If you’re a kid, a great neighbourhood doesn’t start with statistics.
It might be a patch of trees that feels like a fort, a quiet street where you can ride your bike or simply living next door to your best friend.
That idea sits at the heart of new research led by Emily Gemmell, a postdoctoral research fellow at the University of British Columbia, who helped create a national “playability” map measuring how supportive neighbourhoods are for young children’s outdoor play.
In an interview with CTV News Windsor, she explained that children don’t get exercise the way adults do.
“It’s not a thing that they’re thinking about and have as a value or a goal,” she said.
“Most of their physical activity is a byproduct of their engagement in play.”
The research focuses on children aged two to six and brings together open-source data mapped to postal codes across Canada.
Using five domains — spaces for play, social environments, traffic environments, natural environments and child-relevant destinations — researchers created a composite PlayScore that offers a high-level snapshot of how neighbourhoods support outdoor free play.
The results are available through an interactive online map, which allows users to zoom in on their own neighbourhood and see how different factors contribute to playability.
When it comes to Windsor, Gemmell says the data tells a familiar but important story: not all neighbourhoods function the same way for kids.
“Children within the same city might be growing up with completely different environmental supportiveness,” she said.
Overall, average playability across the Windsor metropolitan area ranks in the top ten when compared with 35 Canadian cities examined in the study. But Gemmell cautions against focusing on rankings between cities, noting that the biggest differences tend to show up block by block within the same community.
Traffic is one of the clearest examples. Even in neighbourhoods with nearby green space, access can be shaped by what sits between a child and the park.
“If there’s a beautiful park but it’s across a major road, that’s definitely a deterrent to accessing that regularly,” Gemmell said.
Those barriers matter, she adds, because outdoor play is a major source of physical activity in early childhood — and many kids aren’t getting enough of it.
“There’s a lot of concern about the amount of physical activity that children are getting,” she said.
“About 39 per cent of children in Canada meet the activity requirements. And those habits kind of begin in early childhood.”
The Windsor data also shows that playability isn’t driven by a single factor.
More materially advantaged neighbourhoods tended to score higher overall, often due to stronger natural, traffic and social environment scores.
At the same time, less affluent neighbourhoods frequently scored higher for access to play spaces and child-relevant destinations — highlighting how different aspects of playability are spread unevenly across the city.

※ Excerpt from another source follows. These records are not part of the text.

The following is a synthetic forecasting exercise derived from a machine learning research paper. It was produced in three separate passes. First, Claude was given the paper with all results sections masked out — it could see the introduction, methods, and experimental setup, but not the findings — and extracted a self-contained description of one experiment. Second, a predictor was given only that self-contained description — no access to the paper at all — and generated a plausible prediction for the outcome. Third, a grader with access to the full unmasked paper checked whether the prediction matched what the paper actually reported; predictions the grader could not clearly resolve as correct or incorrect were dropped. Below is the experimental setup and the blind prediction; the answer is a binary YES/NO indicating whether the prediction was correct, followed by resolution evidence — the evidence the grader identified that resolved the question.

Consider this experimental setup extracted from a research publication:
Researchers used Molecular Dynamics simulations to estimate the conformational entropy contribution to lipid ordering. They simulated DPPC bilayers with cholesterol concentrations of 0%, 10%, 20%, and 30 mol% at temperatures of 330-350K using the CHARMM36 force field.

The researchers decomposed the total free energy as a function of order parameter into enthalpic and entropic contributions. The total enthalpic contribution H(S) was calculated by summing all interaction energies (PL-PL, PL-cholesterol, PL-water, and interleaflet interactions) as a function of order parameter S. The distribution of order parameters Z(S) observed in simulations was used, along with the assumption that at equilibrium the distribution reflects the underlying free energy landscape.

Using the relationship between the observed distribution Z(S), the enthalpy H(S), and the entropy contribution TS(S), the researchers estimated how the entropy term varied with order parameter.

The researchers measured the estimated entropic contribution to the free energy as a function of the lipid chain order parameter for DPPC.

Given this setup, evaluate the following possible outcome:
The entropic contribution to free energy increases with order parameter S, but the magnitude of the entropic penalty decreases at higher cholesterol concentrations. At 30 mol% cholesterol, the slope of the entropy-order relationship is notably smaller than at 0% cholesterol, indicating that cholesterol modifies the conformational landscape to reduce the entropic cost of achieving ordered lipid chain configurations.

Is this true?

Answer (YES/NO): NO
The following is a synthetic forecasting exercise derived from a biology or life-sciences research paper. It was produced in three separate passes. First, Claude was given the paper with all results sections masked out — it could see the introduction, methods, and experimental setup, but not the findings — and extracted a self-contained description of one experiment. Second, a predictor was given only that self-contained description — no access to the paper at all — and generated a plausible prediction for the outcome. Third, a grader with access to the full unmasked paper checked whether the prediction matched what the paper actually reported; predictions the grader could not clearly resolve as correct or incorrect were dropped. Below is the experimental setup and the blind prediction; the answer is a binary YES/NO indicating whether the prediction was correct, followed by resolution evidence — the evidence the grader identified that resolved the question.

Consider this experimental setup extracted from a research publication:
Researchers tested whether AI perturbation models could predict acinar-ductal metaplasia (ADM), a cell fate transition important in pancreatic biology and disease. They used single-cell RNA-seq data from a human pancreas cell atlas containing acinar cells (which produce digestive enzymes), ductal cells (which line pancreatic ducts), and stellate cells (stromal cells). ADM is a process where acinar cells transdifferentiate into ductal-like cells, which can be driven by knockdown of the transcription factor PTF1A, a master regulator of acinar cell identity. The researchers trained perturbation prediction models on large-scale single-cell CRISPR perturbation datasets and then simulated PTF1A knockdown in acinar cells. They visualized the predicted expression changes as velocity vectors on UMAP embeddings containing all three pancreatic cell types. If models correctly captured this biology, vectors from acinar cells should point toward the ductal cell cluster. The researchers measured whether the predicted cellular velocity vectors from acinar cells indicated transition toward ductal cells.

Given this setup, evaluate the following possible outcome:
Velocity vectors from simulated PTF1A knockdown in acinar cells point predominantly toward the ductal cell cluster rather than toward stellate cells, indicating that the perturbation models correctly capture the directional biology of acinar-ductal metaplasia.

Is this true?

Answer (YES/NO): NO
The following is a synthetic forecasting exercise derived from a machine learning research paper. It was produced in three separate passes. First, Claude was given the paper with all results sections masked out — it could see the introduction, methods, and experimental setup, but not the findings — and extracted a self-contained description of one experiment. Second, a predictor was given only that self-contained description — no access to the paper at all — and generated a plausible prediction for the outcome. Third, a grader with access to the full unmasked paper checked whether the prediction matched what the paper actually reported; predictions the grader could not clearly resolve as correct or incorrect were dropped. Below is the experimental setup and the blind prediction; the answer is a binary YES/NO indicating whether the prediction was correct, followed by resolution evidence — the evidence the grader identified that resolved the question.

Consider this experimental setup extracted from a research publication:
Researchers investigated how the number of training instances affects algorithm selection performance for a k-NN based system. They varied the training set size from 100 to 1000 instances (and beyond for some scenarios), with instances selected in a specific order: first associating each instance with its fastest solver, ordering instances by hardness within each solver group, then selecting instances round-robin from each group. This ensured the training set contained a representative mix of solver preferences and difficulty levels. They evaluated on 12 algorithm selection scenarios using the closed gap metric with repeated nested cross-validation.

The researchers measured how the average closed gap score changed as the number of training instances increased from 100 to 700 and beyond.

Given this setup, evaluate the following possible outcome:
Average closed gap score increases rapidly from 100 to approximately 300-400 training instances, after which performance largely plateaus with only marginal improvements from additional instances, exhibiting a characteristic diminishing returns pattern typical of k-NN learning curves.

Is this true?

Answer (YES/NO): NO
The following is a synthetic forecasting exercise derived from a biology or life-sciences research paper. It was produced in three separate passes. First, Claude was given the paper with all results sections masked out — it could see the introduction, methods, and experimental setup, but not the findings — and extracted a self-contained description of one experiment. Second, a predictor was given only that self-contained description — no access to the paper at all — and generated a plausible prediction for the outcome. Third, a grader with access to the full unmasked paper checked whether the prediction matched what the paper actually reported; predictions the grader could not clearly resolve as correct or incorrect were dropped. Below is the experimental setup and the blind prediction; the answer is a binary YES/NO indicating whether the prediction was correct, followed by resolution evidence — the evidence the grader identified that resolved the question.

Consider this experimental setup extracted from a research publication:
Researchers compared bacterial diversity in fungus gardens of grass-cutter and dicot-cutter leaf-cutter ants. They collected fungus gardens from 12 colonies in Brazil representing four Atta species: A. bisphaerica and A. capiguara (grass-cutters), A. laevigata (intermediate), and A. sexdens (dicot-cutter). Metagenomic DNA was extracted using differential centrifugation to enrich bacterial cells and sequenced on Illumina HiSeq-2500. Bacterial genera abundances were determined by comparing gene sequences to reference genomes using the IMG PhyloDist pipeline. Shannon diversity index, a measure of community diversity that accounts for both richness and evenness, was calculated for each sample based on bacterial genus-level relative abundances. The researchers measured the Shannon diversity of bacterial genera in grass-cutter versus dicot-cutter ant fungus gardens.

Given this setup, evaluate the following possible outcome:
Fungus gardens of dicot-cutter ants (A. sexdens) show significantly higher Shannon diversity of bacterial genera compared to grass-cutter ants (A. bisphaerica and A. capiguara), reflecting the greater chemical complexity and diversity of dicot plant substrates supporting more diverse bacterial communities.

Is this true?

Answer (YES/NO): YES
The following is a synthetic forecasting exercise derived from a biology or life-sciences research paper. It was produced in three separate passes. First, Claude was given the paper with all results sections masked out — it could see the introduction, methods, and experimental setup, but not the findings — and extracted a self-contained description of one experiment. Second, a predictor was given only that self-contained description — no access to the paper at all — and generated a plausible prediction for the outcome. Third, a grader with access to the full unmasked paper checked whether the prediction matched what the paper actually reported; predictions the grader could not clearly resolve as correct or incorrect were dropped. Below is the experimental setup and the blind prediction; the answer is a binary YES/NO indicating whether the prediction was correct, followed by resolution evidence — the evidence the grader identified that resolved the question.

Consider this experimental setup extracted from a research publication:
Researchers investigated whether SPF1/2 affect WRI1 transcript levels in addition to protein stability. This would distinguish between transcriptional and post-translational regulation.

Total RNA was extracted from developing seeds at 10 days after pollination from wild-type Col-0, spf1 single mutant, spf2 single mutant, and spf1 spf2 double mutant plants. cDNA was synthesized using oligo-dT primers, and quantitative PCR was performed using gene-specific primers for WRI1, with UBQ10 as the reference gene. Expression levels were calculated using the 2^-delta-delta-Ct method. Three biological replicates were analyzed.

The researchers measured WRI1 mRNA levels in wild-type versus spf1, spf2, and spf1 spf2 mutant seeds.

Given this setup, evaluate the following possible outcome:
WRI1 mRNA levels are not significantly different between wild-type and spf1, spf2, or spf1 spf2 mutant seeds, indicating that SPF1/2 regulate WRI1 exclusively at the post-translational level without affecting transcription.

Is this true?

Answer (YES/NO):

Gemmell stresses the PlayScore isn’t meant to label “good” or “bad” neighbourhoods, or to replace lived experience.
Instead, she hopes it helps parents, planners and communities pause and ask a different question.
“My hope is that it would just raise awareness about looking at it through a child’s eyes,” she said.
“What are what are the things that would be interesting to me in this neighborhood and what would get me outside? Is it even possible for me to go outside my door and play?”